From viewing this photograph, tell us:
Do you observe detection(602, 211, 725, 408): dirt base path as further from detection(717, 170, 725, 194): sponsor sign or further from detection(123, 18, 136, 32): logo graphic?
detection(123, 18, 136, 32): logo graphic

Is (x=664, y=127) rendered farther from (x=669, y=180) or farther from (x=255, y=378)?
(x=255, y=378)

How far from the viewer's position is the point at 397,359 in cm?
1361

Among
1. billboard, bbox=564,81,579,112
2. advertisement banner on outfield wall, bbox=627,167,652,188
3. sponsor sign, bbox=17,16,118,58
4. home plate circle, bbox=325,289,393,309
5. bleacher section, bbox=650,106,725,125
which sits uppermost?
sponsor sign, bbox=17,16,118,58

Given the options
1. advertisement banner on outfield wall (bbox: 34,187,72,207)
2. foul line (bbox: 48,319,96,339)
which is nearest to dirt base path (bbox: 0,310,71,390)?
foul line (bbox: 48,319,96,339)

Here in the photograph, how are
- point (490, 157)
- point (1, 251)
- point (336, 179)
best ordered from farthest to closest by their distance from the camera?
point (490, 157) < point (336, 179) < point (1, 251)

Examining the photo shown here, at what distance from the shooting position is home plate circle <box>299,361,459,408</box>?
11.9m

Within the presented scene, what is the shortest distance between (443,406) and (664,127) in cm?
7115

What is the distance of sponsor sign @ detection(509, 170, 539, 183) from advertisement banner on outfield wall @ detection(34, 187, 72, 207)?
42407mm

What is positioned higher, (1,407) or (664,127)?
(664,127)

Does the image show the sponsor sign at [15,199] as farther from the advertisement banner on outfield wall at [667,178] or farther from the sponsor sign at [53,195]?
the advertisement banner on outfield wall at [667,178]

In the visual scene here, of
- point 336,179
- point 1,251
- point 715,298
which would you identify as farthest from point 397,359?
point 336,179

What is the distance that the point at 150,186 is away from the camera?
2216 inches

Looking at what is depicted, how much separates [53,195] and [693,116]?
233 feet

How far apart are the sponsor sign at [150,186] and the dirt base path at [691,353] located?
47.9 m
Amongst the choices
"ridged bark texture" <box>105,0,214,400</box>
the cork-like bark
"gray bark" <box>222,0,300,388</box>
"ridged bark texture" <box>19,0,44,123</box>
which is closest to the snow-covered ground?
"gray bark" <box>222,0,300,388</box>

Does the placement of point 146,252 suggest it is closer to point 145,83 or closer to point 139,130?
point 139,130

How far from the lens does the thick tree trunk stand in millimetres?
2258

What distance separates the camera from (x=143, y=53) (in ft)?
------------------------------------------------------------
> _Task_
Recast all of the records above as a JSON list of strings, one string per line, leaving out blank lines.

> _The output_
[
  "From viewing this photograph, tell us:",
  "Do you observe detection(602, 211, 725, 408): dirt base path as further from detection(717, 170, 725, 194): sponsor sign or further from detection(123, 18, 136, 32): logo graphic?",
  "detection(123, 18, 136, 32): logo graphic",
  "Is (x=664, y=127) rendered farther from (x=669, y=180) or farther from (x=255, y=378)?",
  "(x=255, y=378)",
  "How far from the viewer's position is the point at 397,359 in cm?",
  "1361",
  "Among",
  "1. billboard, bbox=564,81,579,112",
  "2. advertisement banner on outfield wall, bbox=627,167,652,188",
  "3. sponsor sign, bbox=17,16,118,58",
  "4. home plate circle, bbox=325,289,393,309",
  "5. bleacher section, bbox=650,106,725,125",
  "which sits uppermost?",
  "sponsor sign, bbox=17,16,118,58",
  "Given the options",
  "1. advertisement banner on outfield wall (bbox: 34,187,72,207)",
  "2. foul line (bbox: 48,319,96,339)",
  "which is nearest to dirt base path (bbox: 0,310,71,390)?",
  "foul line (bbox: 48,319,96,339)",
  "Here in the photograph, how are",
  "- point (490, 157)",
  "- point (1, 251)",
  "- point (336, 179)",
  "best ordered from farthest to closest by their distance from the camera?",
  "point (490, 157) < point (336, 179) < point (1, 251)",
  "Examining the photo shown here, at what distance from the shooting position is home plate circle <box>299,361,459,408</box>?",
  "11.9m",
  "Within the presented scene, what is the shortest distance between (443,406) and (664,127) in cm?",
  "7115",
  "What is the distance of sponsor sign @ detection(509, 170, 539, 183) from advertisement banner on outfield wall @ detection(34, 187, 72, 207)?",
  "42407mm",
  "What is positioned higher, (1,407) or (664,127)?",
  "(664,127)",
  "Does the image show the sponsor sign at [15,199] as farther from the advertisement banner on outfield wall at [667,178] or farther from the sponsor sign at [53,195]?",
  "the advertisement banner on outfield wall at [667,178]",
  "In the visual scene here, of",
  "- point 336,179",
  "- point 1,251",
  "- point 715,298",
  "which would you identify as farthest from point 397,359?",
  "point 336,179",
  "What is the distance that the point at 150,186 is away from the camera?",
  "2216 inches",
  "Looking at what is depicted, how much separates [53,195] and [693,116]?",
  "233 feet",
  "How far apart are the sponsor sign at [150,186] and the dirt base path at [691,353] located?",
  "47.9 m",
  "Amongst the choices",
  "\"ridged bark texture\" <box>105,0,214,400</box>",
  "the cork-like bark",
  "\"gray bark\" <box>222,0,300,388</box>",
  "\"ridged bark texture\" <box>19,0,44,123</box>",
  "which is closest to the snow-covered ground?",
  "\"gray bark\" <box>222,0,300,388</box>",
  "Does the placement of point 146,252 suggest it is closer to point 145,83 or closer to point 139,130?",
  "point 139,130",
  "How far from the lens does the thick tree trunk stand in millimetres?",
  "2258",
  "What distance separates the camera from (x=143, y=53) (in ft)?"
]